Lisboa, Ex-voto, Nossa Senhora de Porto Seguro Roga a seu Precioso Filho por esta Cidade e sua Navegação de Lisboa,
Igreja de São Luís dos Franceses, c. 1620.
Imagem: do Porto e não só...

Merece ser destacada, em análise iconológica, a série de representações com temas do mar e da viagem na arte portuguesa da segunda metade do século XVI e na viragem para o XVII, como é o caso da grande tela Nossa Senhora da Boa Viagem velando pela protecção do comércio na barra de Lisboa, raro ex-voto gratulatório encomendado pelo mercador francês estabelecido em Lisboa Antoine Magnonet e sua mulher Ana Telheiras Cardosa. 

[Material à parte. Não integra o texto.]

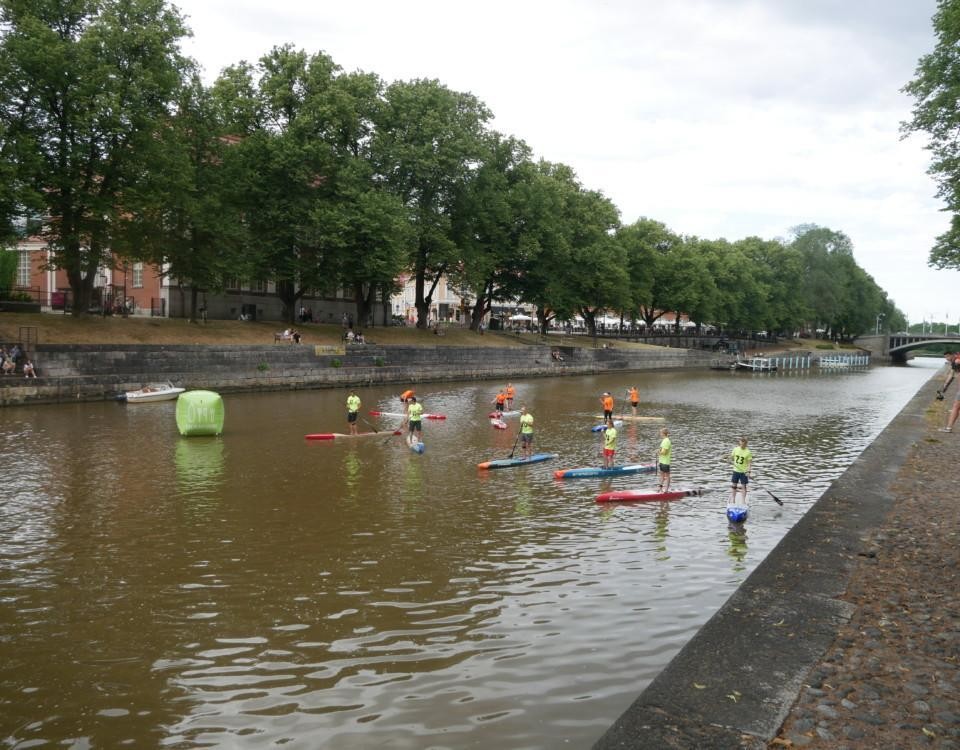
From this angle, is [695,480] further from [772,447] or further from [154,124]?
[154,124]

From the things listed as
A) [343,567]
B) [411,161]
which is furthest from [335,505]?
[411,161]

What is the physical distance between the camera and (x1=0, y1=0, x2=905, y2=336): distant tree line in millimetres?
38312

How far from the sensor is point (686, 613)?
441 inches

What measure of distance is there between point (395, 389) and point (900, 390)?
47.3 meters

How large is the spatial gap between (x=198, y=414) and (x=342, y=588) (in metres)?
17.2

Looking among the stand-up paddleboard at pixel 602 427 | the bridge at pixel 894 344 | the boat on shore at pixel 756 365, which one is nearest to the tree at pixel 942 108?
the stand-up paddleboard at pixel 602 427

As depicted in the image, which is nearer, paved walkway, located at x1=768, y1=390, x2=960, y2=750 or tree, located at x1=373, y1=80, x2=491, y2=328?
paved walkway, located at x1=768, y1=390, x2=960, y2=750

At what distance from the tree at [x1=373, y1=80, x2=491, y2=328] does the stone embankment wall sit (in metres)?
9.27

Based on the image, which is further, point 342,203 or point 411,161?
point 411,161

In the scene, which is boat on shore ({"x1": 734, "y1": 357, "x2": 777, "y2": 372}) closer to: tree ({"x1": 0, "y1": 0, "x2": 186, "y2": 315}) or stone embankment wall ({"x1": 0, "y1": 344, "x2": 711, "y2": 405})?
stone embankment wall ({"x1": 0, "y1": 344, "x2": 711, "y2": 405})

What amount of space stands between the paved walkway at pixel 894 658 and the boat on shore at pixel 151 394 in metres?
34.1

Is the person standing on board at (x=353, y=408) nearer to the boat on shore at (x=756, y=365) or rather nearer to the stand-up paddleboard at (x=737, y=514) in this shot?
the stand-up paddleboard at (x=737, y=514)

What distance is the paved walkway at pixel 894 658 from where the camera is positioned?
6.89 metres

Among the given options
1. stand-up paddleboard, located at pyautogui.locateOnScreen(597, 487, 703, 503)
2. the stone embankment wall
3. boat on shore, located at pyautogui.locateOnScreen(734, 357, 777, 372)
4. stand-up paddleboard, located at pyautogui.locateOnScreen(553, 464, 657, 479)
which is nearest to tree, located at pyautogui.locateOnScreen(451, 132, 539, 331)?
the stone embankment wall
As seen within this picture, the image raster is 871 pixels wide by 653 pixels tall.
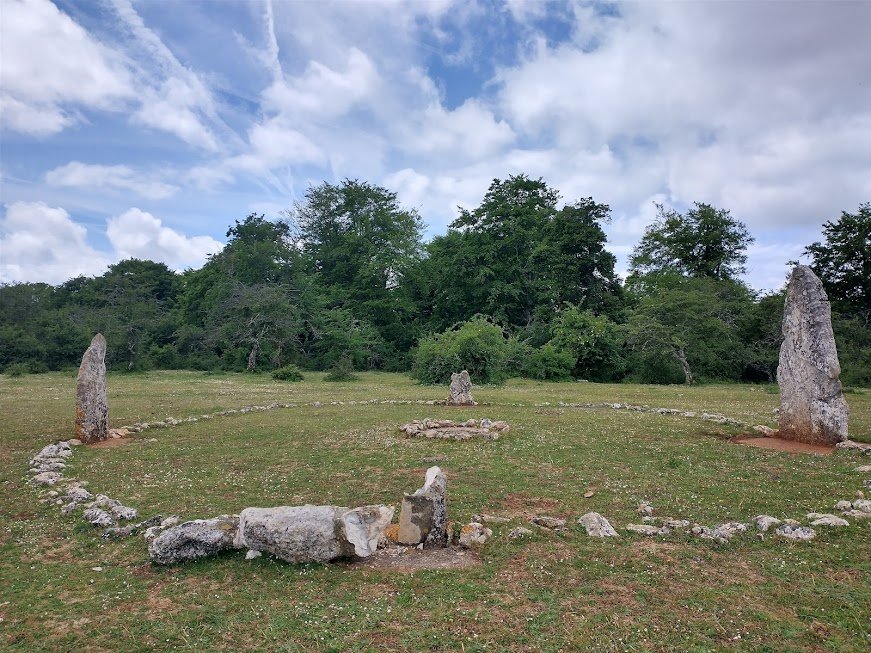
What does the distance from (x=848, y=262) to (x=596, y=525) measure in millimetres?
44587

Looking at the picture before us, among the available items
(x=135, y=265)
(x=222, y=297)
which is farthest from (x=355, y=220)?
(x=135, y=265)

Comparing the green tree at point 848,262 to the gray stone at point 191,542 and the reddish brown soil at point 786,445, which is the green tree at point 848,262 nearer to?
the reddish brown soil at point 786,445

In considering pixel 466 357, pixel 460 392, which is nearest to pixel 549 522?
pixel 460 392

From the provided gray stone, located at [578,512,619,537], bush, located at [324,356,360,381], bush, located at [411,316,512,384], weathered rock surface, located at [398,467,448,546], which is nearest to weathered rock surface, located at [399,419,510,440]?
gray stone, located at [578,512,619,537]

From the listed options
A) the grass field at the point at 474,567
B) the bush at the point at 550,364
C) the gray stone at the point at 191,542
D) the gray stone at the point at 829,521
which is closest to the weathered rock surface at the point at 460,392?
the grass field at the point at 474,567

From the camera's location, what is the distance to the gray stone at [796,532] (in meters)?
8.36

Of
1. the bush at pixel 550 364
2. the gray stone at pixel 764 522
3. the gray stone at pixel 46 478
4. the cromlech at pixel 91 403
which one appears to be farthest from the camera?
the bush at pixel 550 364

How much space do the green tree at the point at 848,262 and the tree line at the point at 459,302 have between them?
10 centimetres

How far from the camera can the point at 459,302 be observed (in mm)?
59500

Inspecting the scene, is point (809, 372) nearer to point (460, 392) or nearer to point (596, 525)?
point (596, 525)

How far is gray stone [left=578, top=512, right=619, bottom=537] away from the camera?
8.66 meters

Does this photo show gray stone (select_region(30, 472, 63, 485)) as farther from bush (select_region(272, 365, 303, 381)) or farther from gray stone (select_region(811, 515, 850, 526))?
bush (select_region(272, 365, 303, 381))

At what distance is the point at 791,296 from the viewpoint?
56.1ft

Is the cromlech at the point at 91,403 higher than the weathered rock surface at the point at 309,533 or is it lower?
higher
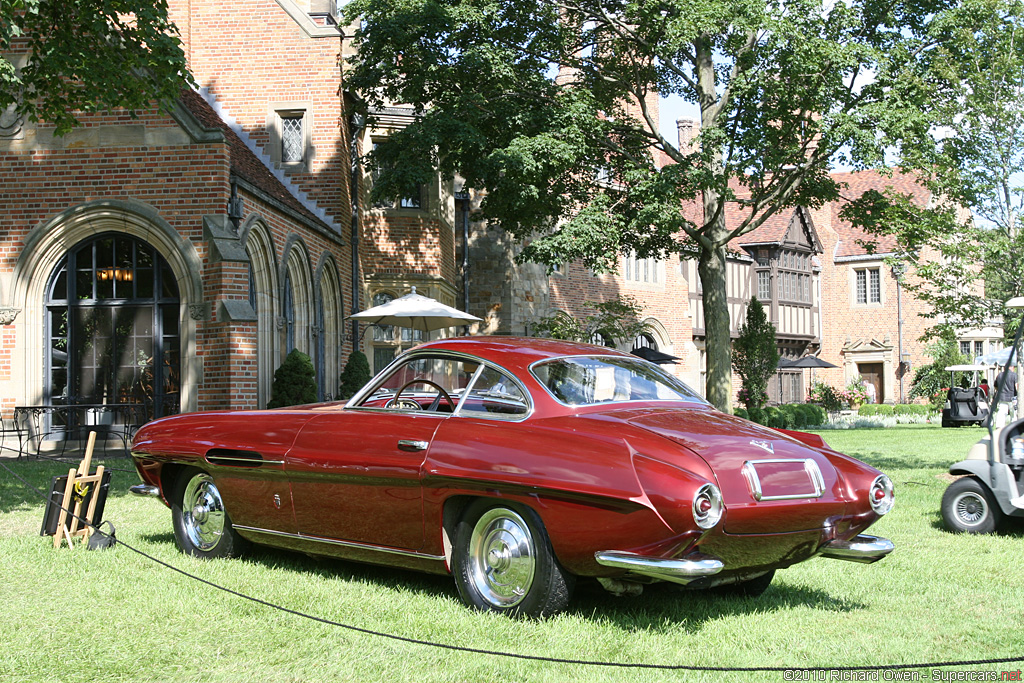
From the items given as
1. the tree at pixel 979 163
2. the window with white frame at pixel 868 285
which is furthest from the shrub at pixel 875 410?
the tree at pixel 979 163

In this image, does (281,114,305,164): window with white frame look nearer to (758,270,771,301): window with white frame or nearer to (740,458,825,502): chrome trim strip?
(740,458,825,502): chrome trim strip

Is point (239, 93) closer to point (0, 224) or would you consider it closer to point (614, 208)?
point (0, 224)

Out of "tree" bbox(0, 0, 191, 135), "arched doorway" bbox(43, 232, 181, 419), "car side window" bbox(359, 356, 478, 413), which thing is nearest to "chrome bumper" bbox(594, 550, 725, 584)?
"car side window" bbox(359, 356, 478, 413)

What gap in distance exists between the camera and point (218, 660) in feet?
14.1

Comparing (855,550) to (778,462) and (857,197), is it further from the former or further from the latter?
(857,197)

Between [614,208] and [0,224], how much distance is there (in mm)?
10224

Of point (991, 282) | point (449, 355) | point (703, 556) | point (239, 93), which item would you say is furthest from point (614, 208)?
point (703, 556)

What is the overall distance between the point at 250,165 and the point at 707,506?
1622 cm

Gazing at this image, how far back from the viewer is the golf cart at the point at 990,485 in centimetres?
775

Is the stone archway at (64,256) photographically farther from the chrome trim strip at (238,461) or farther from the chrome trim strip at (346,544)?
the chrome trim strip at (346,544)

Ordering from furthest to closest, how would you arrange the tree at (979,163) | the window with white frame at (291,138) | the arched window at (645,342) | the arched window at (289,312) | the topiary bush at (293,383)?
the arched window at (645,342) → the window with white frame at (291,138) → the arched window at (289,312) → the topiary bush at (293,383) → the tree at (979,163)

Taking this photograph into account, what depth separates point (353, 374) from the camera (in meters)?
19.0

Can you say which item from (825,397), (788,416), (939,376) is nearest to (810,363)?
(825,397)

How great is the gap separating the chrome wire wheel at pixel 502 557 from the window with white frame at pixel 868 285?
4577 centimetres
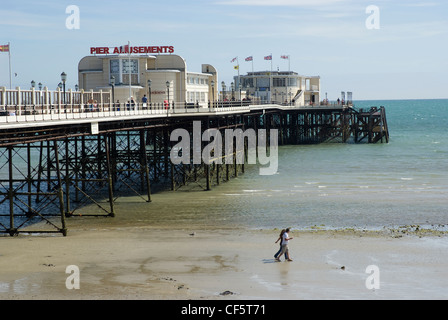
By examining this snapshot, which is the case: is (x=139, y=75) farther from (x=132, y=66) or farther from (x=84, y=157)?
(x=84, y=157)

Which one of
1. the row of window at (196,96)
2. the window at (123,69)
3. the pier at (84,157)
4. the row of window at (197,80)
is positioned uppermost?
the window at (123,69)

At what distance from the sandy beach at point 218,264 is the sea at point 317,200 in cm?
280

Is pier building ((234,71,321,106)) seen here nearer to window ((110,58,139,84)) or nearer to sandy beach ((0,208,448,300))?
window ((110,58,139,84))

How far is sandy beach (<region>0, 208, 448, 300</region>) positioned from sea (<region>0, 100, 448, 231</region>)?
2.80 metres

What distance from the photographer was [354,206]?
35188 mm

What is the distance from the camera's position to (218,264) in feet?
71.8

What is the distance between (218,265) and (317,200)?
16.5 m

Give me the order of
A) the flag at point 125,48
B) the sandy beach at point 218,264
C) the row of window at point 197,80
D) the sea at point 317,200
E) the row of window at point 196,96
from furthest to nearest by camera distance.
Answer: the row of window at point 197,80 → the row of window at point 196,96 → the flag at point 125,48 → the sea at point 317,200 → the sandy beach at point 218,264

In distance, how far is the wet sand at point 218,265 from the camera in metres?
18.6

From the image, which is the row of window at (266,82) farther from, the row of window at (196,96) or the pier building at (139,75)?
the pier building at (139,75)

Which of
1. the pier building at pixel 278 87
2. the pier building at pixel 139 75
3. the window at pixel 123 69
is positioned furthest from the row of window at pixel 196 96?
the pier building at pixel 278 87

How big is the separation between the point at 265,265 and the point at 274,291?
3.06 metres

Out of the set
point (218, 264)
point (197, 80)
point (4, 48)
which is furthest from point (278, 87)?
point (218, 264)
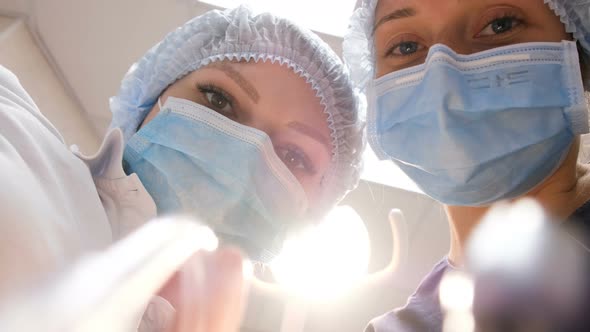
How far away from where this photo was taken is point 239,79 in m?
1.01

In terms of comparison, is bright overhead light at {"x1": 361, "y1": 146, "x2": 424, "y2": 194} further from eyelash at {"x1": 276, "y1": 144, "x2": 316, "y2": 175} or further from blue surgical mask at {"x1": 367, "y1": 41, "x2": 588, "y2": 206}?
blue surgical mask at {"x1": 367, "y1": 41, "x2": 588, "y2": 206}

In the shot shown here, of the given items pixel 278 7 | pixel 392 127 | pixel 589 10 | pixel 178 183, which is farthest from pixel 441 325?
pixel 278 7

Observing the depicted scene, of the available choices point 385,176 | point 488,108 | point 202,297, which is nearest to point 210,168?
point 202,297

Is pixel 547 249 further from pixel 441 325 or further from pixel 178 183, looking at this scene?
pixel 178 183

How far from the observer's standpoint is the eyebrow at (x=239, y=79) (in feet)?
3.28

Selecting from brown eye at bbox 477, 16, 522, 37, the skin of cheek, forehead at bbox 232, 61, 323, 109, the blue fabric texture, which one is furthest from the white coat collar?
brown eye at bbox 477, 16, 522, 37

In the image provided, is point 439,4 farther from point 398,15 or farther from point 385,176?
point 385,176

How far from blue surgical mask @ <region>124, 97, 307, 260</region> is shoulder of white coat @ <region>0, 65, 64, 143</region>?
24 cm

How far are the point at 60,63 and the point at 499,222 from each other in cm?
175

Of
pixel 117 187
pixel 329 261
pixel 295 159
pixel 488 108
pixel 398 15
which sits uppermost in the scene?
pixel 398 15

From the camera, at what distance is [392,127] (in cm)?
100

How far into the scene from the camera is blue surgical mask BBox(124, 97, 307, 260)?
35.3 inches

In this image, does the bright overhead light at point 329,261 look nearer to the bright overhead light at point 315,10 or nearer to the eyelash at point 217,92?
the eyelash at point 217,92

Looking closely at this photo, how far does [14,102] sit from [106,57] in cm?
120
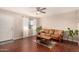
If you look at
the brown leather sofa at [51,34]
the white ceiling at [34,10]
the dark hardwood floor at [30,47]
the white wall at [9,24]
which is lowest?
the dark hardwood floor at [30,47]

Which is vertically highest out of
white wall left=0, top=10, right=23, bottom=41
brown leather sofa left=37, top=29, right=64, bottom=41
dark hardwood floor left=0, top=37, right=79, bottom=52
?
white wall left=0, top=10, right=23, bottom=41

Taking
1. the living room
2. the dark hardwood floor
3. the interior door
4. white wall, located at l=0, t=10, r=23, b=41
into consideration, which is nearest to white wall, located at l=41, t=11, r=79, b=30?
the living room

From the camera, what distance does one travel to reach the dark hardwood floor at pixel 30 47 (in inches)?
99.9

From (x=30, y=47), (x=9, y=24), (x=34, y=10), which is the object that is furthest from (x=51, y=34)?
(x=9, y=24)

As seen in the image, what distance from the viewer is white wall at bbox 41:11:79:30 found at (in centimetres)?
251

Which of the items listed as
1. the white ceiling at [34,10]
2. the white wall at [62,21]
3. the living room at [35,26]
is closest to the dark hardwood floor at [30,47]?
the living room at [35,26]

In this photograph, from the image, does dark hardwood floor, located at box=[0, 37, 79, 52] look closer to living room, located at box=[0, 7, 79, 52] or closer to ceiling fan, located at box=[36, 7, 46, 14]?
living room, located at box=[0, 7, 79, 52]

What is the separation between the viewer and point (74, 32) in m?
2.53

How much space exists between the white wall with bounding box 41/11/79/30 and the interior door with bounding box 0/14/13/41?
717 mm

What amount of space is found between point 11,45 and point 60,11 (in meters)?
1.31

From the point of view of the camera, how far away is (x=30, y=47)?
2586 millimetres

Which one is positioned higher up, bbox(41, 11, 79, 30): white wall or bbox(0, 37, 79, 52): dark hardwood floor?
bbox(41, 11, 79, 30): white wall

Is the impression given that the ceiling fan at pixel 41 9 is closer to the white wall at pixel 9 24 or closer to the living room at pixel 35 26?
the living room at pixel 35 26

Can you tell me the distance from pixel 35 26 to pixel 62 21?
1.99 ft
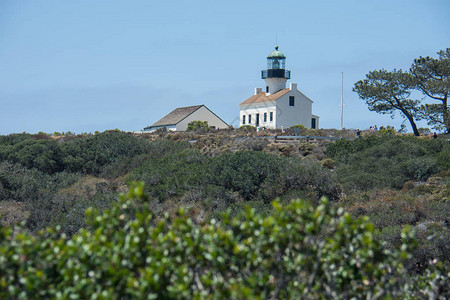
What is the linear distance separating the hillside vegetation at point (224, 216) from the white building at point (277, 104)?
1218cm

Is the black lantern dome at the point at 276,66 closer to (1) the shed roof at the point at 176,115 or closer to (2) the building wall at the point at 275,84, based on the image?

Este quadro é obra do pintor Domingos Vieira Serrão com colaboração de Simão Rodrigues (cerca de 1620), e encontra-se na igreja de São Luís dos Franceses, em Lisboa. A estrutura da tela tardo-maneirista, grande paisagem sobre Lisboa com o rio Tejo encrespado em primeiro plano, com sugestão dos naufrágios e os perigos do mar insondável, acentua o peso da intercessão divina face aos elementos em fúria. (2)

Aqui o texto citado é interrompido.